Required task:
Answer these questions from the passage on TROPOMI:
(a) On what date was the Sentinel 5 Precursor satellite launched?
(b) What is the approximate swath width of the instrument?
(c) Which TROPOMI band covers the far-red part of the SIF emission spectrum, and what wavelength range does it span?

[Start of Page]

TROPOMI [Veefkind et al., 2012] is the single payload of the Sentinel 5 Precursor (S-5P) satellite, which was successfully launched on 13 October 2017. S-5P flies in a near-polar, sun-synchronous orbit in an altitude of 824 km with an equatorial crossing at 13:30 h Local Solar Time (LST) and a repeat cycle of 17 days. The instrument’s wide swath width of approximately 2600 km enables almost daily global surface coverage (100% for latitudes greater than +/−7°, better than 95% coverage in between). Integrating the reflected sunlight every second with a two-dimensional (across swath, wavelength) detector results in a spatial resolution of 7 km along track and 3.5–15 km across track, depending on the view angle and detector pixel co-adding (see Sect. S1 for details). TROPOMI is designed to monitor atmospheric trace gases (including CO, CH₄, O₃, NO₂, SO₂) as well as cloud and aerosol properties. These data are crucial for monitoring the atmospheric composition and to detect air pollutants with an unprecedented accuracy and spatio-temporal resolution [Hu et al.; Borsdorff et al., 2018]. Coincidentally, TROPOMI’s near-infrared (NIR) band 6 (725 nm-775 nm, FWHM=0.38 nm) covers the far-red part of the SIF emission spectrum, allowing for its retrieval. Previous studies [e.g., Joiner et al., 2013; Wolanin et al., 2015; Köhler et al., 2015b] already demonstrated the feasibility of retrieving SIF from space borne atmospheric spectrometers with similar spectral characteristics (SCIAMACHY, FWHM=0.48 nm; GOME-2, FWHM=0.5 nm). Building on the aforementioned studies, Guanter et al. [2015] outlined the potential of TROPOMI with regard to the retrieval of SIF as well as other vegetation parameters.

[End of Page]
[Start of Given material]

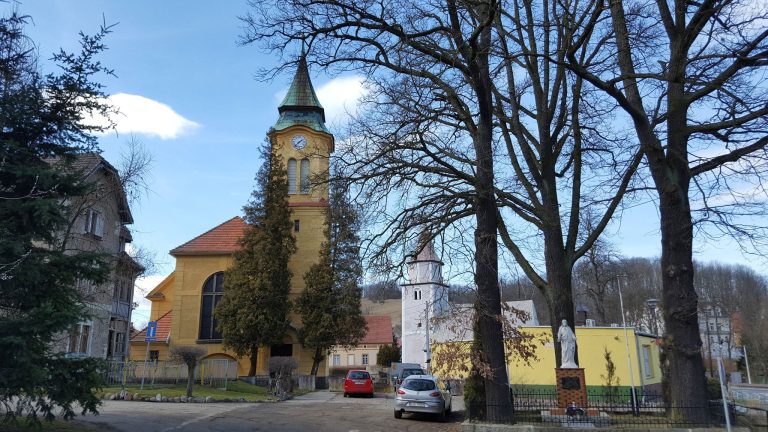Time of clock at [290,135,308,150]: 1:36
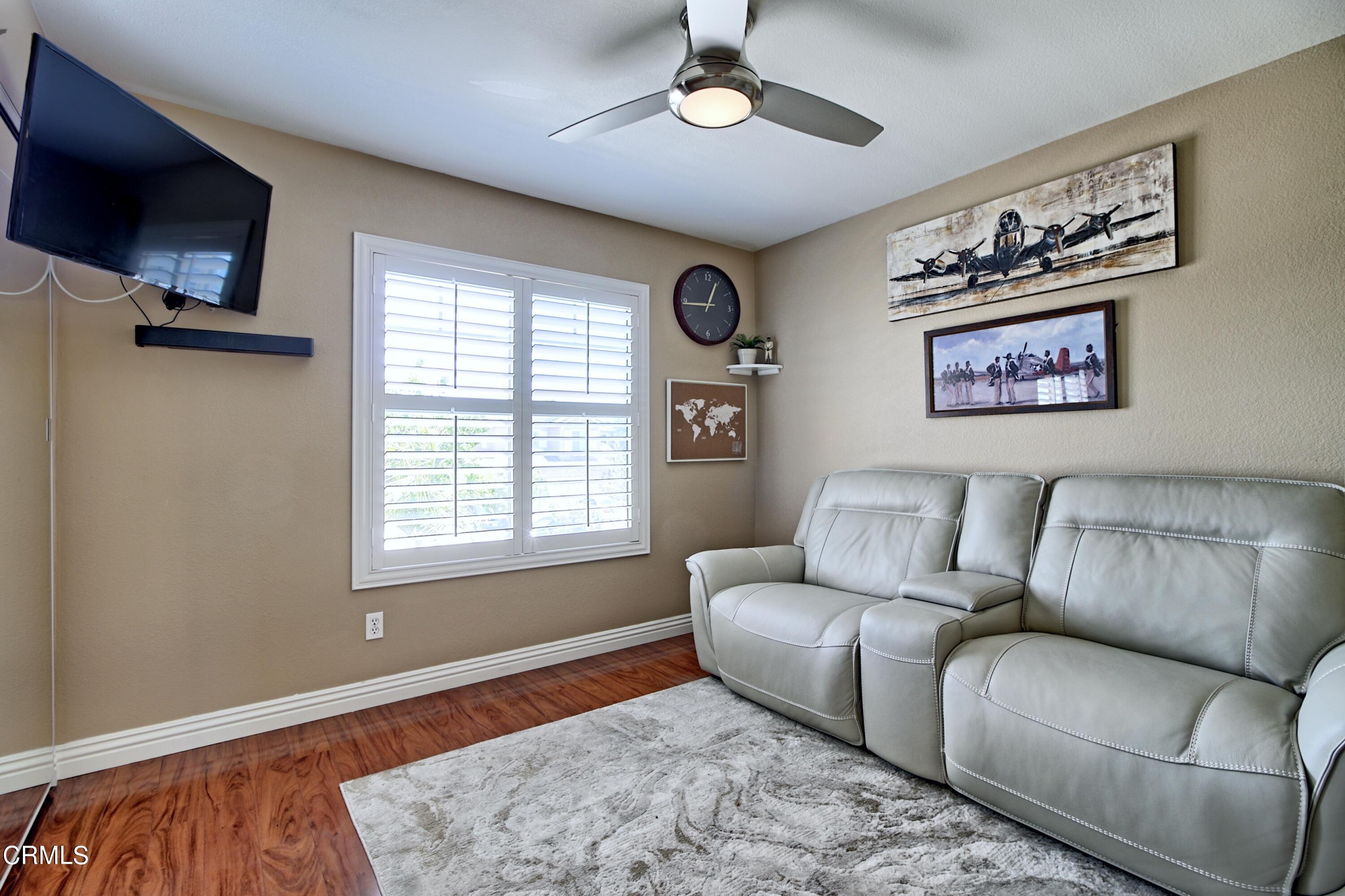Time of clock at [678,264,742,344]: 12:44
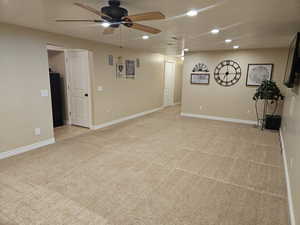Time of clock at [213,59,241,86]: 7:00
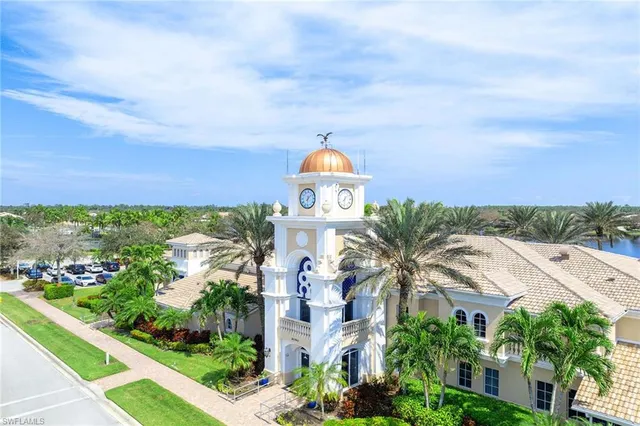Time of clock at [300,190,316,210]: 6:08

[End of Given material]

The output:
(a) 13 October 2017
(b) About 2600 km
(c) Near-infrared (NIR) band 6, spanning 725–775 nm